A significant number of psalms are related to war and victory, he said, and herem dealt specifically with consecrating the spoils of war to the true victor, God. Plundered treasure, which could be used in the sanctuary, was deposited there, while items which could not be used were sacrificed to God. This included the executing of prisoners of war and livestock.
"Today, we find executing prisoners of war ethically difficult," Longman said. "Some people today say there is something wrong with the Old Testament because of this behavior." But, he noted, from Genesis 3 throughout the Old Testament, God fights against the flesh and blood enemies of his people. There is a close connection between the warrior and the covenant, Longman said, and when the Israelites disobeyed, God allowed them to be defeated in battle.
Even though God at times fought against Israel, the role of the prophets was to proclaim the hope and the expectation of the faithful, Longman said. "The prophets announced that God the warrior was coming again. He would save God's people from their oppressors," he said.
John the Baptist in the New Testament echoes the words of hope and expectation of Daniel, Zechariah, Malachi and others in the Old Testament, Longman said. He described Jesus as a holy warrior whose way is the cross, not the sword. He noted that the battle has been heightened and intensified and is now pointed in a spiritual direction.
"Warfare is an act of God's judgment. It was always spiritual warfare from the beginning in Genesis 3 to the end, in Revelation 20," Longman said.
The Deere Lecture series is named in memory of Derward W. Deere, an Old Testament professor who taught from 1950 to 1968 at Golden Gate Seminary.
IORG URGES STUDENTS: SEEK INTERCESSORS -- The priority of prayer is vital for Christian leaders, Jeff Iorg, president of Golden Gate Baptist Theological Seminary, said during a chapel service at the Mill Valley, Calif., campus.
"Sometimes prayer is a last-gasp desperate effort, not the disciplined devotion of leaders," Iorg said.
Referring to 2 Thessalonians 3:1, Iorg said, "When Paul wrote, 'Finally, brothers, pray for us,' the word 'finally' did not mean his prayer request was tacked on. The 'finally' is a culmination of his letter, not an afterthought. Paul models the priority of prayer for leaders by asking believers to pray for him."
Iorg recounted his experience of asking people to pray for him by creating a prayer team.
"In 1995, I became the executive director of the Northwest Baptist Convention. Coming to that leadership role at a relatively young age was overwhelming," he said. "God led me to ask people -- intercessors from across the convention -- to pray for me. In response to an open letter in my newspaper column, about three dozen couples or individuals contacted me and committed to pray for me and my family daily.

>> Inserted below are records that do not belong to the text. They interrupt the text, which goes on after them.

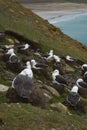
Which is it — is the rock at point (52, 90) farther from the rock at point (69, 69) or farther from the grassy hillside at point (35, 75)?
the rock at point (69, 69)

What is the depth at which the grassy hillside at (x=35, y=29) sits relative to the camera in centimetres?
3129

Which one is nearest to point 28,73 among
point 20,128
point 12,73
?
point 12,73

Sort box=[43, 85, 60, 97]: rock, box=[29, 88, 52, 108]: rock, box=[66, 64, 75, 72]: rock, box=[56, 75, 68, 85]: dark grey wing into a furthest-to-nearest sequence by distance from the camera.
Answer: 1. box=[66, 64, 75, 72]: rock
2. box=[56, 75, 68, 85]: dark grey wing
3. box=[43, 85, 60, 97]: rock
4. box=[29, 88, 52, 108]: rock

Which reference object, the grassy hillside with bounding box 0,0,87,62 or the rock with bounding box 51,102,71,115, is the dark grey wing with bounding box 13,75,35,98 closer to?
the rock with bounding box 51,102,71,115

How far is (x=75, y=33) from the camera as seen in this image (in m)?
72.2

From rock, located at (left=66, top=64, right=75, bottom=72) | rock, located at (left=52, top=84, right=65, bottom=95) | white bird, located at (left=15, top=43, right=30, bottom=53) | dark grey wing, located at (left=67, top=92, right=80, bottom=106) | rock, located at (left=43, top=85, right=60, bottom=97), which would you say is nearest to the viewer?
dark grey wing, located at (left=67, top=92, right=80, bottom=106)

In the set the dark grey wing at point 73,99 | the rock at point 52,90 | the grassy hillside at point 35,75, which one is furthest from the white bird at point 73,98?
the rock at point 52,90

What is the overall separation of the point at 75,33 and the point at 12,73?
171 ft

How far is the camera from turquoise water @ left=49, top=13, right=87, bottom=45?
7007 centimetres

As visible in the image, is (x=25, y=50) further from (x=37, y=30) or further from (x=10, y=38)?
(x=37, y=30)

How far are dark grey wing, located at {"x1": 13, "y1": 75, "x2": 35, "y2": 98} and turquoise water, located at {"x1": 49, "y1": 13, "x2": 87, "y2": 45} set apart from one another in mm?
47598

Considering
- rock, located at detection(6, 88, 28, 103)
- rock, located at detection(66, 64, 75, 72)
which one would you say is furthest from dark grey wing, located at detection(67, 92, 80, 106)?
rock, located at detection(66, 64, 75, 72)

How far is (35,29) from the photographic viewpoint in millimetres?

"It's humbling to receive letters from people you don't know who tell you they are praying for you every day," Iorg said. "Asking for prayer humbled me, as well as created a new source of spiritual power and support. For the past 15 years, I have sent a monthly letter to my prayer team. They pray for me every day. Whatever success has come through my leadership is directly attributable to the team's intercession on my behalf."

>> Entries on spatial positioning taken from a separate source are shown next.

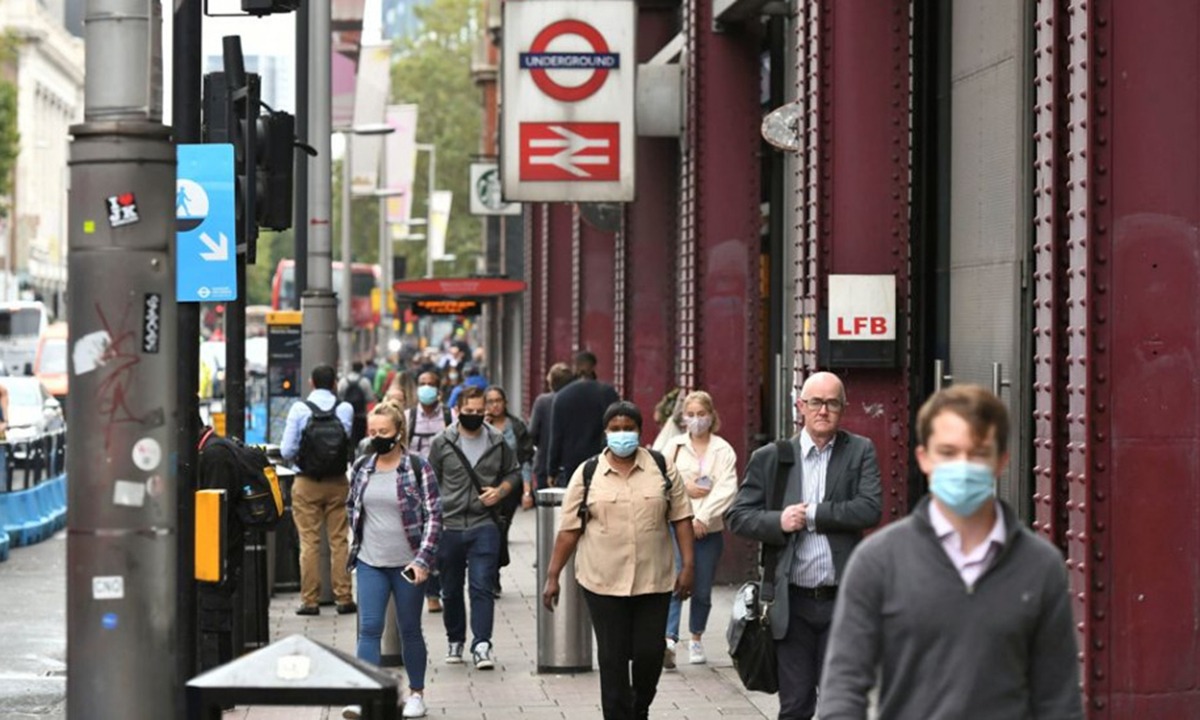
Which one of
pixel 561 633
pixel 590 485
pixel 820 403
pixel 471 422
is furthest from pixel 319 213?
pixel 820 403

Iorg challenged students and faculty to find a few prayer warriors and intercessors and ask to be added to their prayer lists.
"Take time to update them regularly on your life and ministry," he said.

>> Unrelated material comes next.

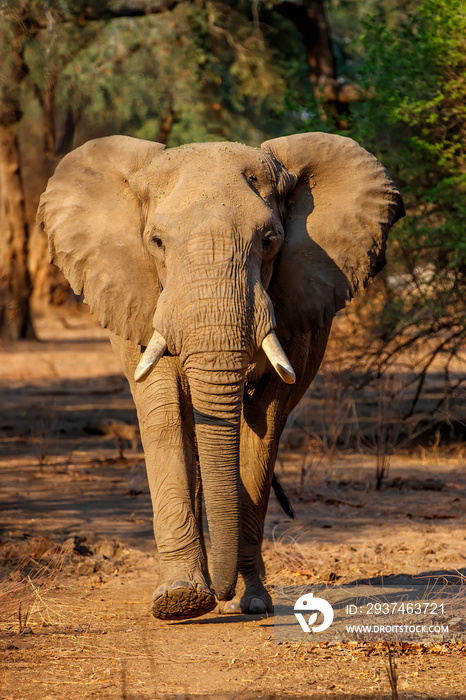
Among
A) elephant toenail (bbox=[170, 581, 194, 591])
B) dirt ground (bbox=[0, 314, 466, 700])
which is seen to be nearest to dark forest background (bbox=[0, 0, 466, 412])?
dirt ground (bbox=[0, 314, 466, 700])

Citing Paul's prayer in 2 Thessalonians 3:5 as an example, Iorg also challenged the seminary community to model the importance of prayer by praying with and for others. He encouraged regular prayer with church members, leaders, family and friends.
"Praying with others communicates how much you value prayer, and how much importance you place on prayer in your ministry," he said.
Iorg ended his message by calling the congregation to pray in small groups for several strategic requests including revival throughout Golden Gate Seminary, church planting in California, financial provision for the seminary, the presidential search at the International Mission Board and for current and future Golden Gate students.
"Let's demonstrate the priority of prayer as we get on our knees before the Lord," Iorg said.